The only line contains string from lowercase and uppercase letters and "_" symbols of length, not more than 100 — the name of the problem.

Output

Print "YES", if problem is from this contest, and "NO" otherwise.

Examples

input

Alex_and_broken_contest

output

NO

input

NikitaAndString

output

YES

input

Danil_and_Olya

output

NO

给定一串字符串 ，出现了给定的五个名字中的一次就是YES，否则是NO。

#include <bits/stdc++.h>
using namespace std;
char str[110];
int main() {
    cin >> str;
    int ans = 0;
    for(int i = 0; str[i]; i ++) {
        if(str[i] == 'D') {
            if(str[i+1] == 'a' && str[i+2] == 'n' && str[i+3] == 'i' && str[i+4] == 'l') {
                ans ++;
                i+= 4;
            }
        }
        if(str[i] == 'O') {
            if(str[i+1] == 'l' && str[i+2] == 'y' && str[i+3] == 'a') {
                ans ++;
                i += 3;
            }
        }
        if(str[i] == 'S') {
            if(str[i+1] == 'l' &&str[i+2] == 'a' && str[i+3] == 'v' && str[i+4] == 'a') {
                ans ++;
                i += 4;
            }
        }
        if(str[i] == 'A') {
            if(str[i+1] == 'n' && str[i+2] == 'n') {
                ans ++;
                i += 2;
            }
        }
        if(str[i] == 'N') {
            if(str[i+1] == 'i' && str[i+2] == 'k' && str[i+3] == 'i' && str[i+4] == 't' && str[i+5] == 'a') {
                ans ++;
                i += 5;
            }
        }
    }
    if(ans == 1) printf("YES\n");
    else printf("NO\n");
    return 0;    
}

B. Nikita and string

time limit per test

2 seconds

memory limit per test

256 megabytes

input

standard input

output

standard output

One day Nikita found the string containing letters "a" and "b" only.

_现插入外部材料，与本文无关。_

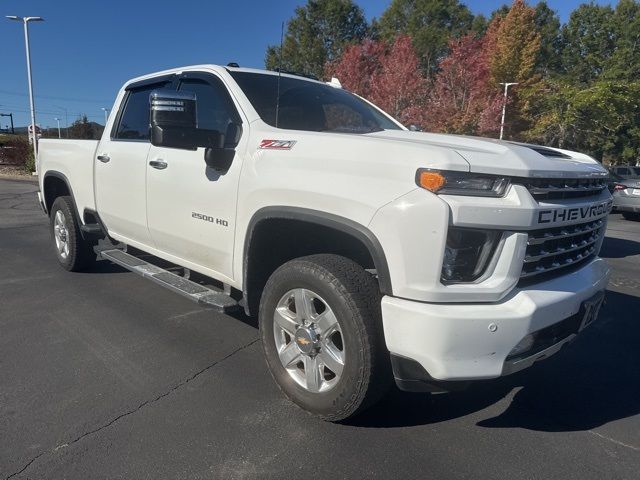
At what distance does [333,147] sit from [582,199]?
4.59ft

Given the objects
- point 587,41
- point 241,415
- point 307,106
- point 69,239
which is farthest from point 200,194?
point 587,41

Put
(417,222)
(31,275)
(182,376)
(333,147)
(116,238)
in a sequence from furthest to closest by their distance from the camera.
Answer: (31,275) → (116,238) → (182,376) → (333,147) → (417,222)

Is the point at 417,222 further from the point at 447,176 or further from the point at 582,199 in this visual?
the point at 582,199

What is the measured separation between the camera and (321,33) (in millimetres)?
36094

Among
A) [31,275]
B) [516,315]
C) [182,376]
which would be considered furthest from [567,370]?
[31,275]

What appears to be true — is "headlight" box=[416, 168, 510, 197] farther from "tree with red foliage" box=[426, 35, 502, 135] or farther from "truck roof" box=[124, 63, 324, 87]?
"tree with red foliage" box=[426, 35, 502, 135]

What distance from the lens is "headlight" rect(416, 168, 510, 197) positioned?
2178 mm

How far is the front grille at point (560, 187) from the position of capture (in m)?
2.36

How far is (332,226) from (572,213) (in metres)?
1.22

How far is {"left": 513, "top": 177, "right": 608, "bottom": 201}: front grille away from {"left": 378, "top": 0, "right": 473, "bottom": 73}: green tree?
40.4 m

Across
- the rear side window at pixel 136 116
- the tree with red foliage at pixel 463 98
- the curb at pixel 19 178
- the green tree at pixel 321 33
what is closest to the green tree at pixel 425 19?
the green tree at pixel 321 33

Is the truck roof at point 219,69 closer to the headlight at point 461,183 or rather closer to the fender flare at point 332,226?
the fender flare at point 332,226

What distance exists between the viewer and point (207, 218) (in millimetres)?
3398

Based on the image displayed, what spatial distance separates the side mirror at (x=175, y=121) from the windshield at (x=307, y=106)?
0.45 metres
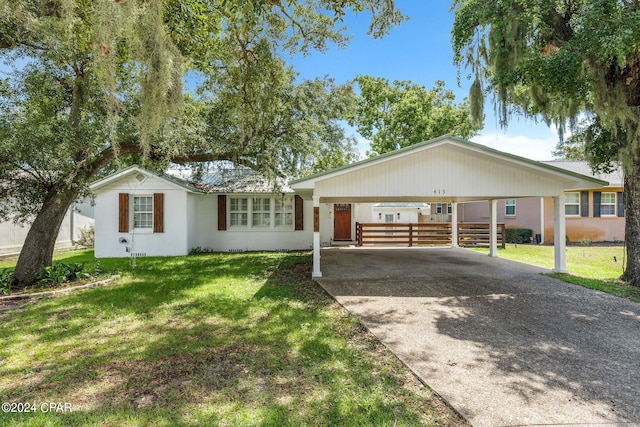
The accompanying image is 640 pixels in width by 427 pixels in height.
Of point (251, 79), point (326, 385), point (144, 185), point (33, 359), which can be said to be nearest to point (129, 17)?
point (251, 79)

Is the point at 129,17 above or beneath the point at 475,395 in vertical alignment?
above

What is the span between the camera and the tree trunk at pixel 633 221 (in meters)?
6.58

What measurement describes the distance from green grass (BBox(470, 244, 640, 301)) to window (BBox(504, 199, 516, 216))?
3.86 meters

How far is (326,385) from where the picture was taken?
2994 millimetres

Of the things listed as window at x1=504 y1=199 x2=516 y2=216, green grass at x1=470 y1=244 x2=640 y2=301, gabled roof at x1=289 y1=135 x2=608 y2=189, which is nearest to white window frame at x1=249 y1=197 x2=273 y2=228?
gabled roof at x1=289 y1=135 x2=608 y2=189

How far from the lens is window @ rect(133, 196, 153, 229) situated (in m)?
→ 11.7

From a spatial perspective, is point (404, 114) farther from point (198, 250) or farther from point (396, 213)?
point (198, 250)

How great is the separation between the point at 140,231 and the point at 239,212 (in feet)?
11.9

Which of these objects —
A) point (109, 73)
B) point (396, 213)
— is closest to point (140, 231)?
point (109, 73)

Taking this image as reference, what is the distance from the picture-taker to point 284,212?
43.5 ft

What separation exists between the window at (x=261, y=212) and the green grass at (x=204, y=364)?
6837mm

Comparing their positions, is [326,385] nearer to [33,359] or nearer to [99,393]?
[99,393]

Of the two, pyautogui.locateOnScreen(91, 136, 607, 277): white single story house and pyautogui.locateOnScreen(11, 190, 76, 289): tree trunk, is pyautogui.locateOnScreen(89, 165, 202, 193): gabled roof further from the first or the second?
pyautogui.locateOnScreen(11, 190, 76, 289): tree trunk

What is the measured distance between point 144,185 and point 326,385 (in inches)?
434
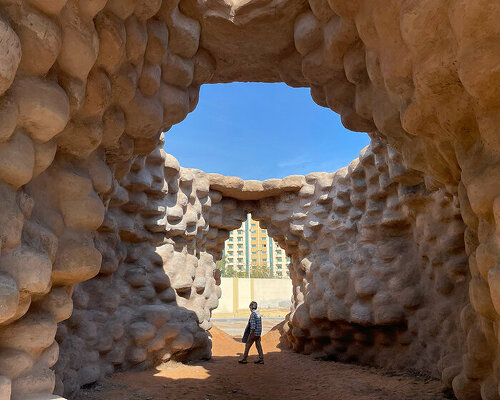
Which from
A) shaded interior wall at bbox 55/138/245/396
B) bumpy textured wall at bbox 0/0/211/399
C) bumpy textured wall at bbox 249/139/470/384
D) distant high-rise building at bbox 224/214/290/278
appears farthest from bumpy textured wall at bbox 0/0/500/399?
distant high-rise building at bbox 224/214/290/278

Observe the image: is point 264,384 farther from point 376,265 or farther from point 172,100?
point 172,100

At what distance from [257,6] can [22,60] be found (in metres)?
2.23

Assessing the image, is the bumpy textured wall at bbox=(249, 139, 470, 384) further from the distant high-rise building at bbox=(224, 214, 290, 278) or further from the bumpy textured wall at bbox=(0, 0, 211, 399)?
the distant high-rise building at bbox=(224, 214, 290, 278)

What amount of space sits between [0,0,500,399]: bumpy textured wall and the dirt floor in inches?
16.2

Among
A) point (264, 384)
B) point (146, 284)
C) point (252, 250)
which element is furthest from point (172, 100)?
point (252, 250)

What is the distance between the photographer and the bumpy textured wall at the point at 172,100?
1.89 m

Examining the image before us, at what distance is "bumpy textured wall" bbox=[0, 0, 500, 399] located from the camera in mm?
1891

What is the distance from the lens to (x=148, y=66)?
321 cm

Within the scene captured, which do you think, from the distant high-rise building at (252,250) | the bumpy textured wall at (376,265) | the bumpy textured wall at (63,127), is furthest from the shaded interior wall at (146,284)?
the distant high-rise building at (252,250)

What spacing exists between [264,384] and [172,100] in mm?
3632

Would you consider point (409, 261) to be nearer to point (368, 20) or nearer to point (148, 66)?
point (368, 20)

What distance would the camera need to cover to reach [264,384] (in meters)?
5.21

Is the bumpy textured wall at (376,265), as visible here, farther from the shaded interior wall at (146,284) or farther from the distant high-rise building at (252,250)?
the distant high-rise building at (252,250)

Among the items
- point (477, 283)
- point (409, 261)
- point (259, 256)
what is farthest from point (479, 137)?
point (259, 256)
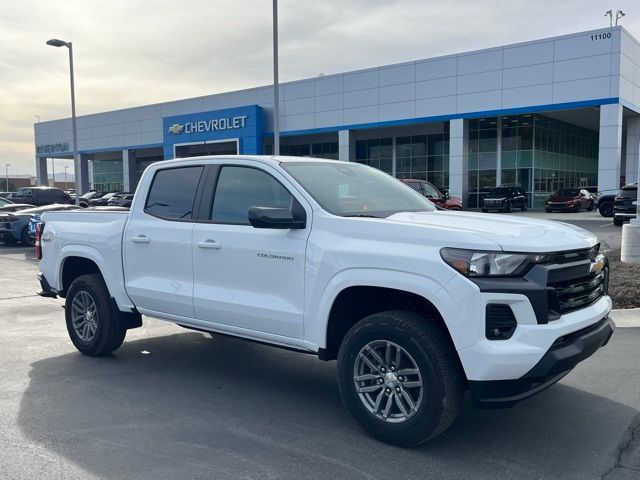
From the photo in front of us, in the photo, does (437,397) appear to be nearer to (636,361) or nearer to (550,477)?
(550,477)

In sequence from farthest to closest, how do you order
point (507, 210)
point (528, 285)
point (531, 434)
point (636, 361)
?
1. point (507, 210)
2. point (636, 361)
3. point (531, 434)
4. point (528, 285)

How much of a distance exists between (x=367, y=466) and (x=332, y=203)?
1888mm

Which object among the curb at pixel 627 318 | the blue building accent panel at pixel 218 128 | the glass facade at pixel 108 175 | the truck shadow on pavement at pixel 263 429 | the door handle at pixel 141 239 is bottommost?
the truck shadow on pavement at pixel 263 429

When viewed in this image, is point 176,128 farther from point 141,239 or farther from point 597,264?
point 597,264

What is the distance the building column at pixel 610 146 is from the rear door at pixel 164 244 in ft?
93.5

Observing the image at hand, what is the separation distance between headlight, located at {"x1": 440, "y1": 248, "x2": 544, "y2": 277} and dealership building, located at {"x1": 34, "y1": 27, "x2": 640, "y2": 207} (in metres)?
29.7

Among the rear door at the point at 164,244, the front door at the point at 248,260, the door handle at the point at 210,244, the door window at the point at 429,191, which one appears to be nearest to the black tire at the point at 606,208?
the door window at the point at 429,191

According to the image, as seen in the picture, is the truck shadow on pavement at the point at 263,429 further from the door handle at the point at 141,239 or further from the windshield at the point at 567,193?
the windshield at the point at 567,193

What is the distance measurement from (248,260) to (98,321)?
234 centimetres

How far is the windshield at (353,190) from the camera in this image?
15.0ft

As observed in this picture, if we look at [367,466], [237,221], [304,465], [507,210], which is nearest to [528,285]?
[367,466]

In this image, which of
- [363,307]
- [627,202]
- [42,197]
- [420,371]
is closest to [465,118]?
[627,202]

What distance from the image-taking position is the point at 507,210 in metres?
32.0

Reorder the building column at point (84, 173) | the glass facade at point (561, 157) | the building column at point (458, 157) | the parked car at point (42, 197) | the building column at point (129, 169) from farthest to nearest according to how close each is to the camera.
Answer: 1. the building column at point (84, 173)
2. the building column at point (129, 169)
3. the glass facade at point (561, 157)
4. the building column at point (458, 157)
5. the parked car at point (42, 197)
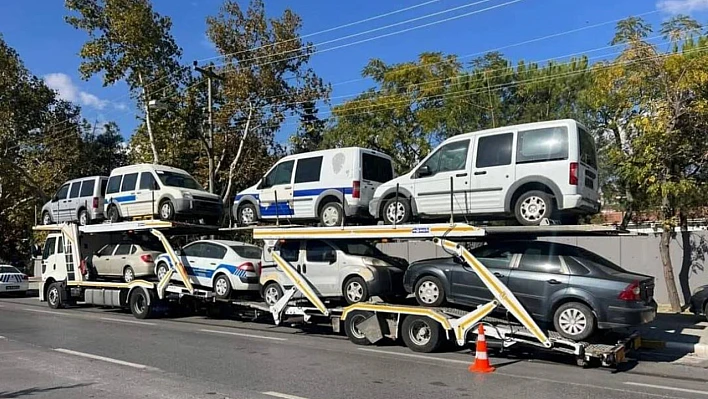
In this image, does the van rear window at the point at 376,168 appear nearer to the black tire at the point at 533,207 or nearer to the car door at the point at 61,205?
Result: the black tire at the point at 533,207

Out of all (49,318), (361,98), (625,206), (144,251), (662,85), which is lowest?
(49,318)

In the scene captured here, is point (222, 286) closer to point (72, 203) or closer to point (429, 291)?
point (429, 291)

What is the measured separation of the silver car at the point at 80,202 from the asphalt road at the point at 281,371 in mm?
5886

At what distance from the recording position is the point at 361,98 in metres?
27.2

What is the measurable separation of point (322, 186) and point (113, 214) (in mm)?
7709

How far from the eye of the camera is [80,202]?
19375mm

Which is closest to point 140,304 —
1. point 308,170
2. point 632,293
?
point 308,170

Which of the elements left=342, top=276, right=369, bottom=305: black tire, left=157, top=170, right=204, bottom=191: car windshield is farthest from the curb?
left=157, top=170, right=204, bottom=191: car windshield

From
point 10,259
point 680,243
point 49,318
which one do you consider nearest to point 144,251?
point 49,318

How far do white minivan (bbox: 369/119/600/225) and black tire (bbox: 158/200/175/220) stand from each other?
269 inches

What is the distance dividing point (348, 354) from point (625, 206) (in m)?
10.1

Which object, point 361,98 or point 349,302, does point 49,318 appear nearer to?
point 349,302

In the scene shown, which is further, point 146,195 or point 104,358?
point 146,195

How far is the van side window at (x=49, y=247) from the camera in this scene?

Nikita thinks that string is beautiful if it can be cut into 3 strings (possibly empty) without changing the order of the letters, where the 1-st and the 3-rd one contain only letters "a" and the 2-nd contains only letters "b".

Nikita wants to make the string beautiful by removing some (possibly none) of its characters, but without changing their order. What is the maximum length of the string he can get?

Input

The first line contains a non-empty string of length not greater than 5 000 containing only lowercase English letters "a" and "b".

Output

Print a single integer — the maximum possible size of beautiful string Nikita can get.

Examples

input

abba

output

4

input

bab

output

2

Note

It the first sample the string is already beautiful.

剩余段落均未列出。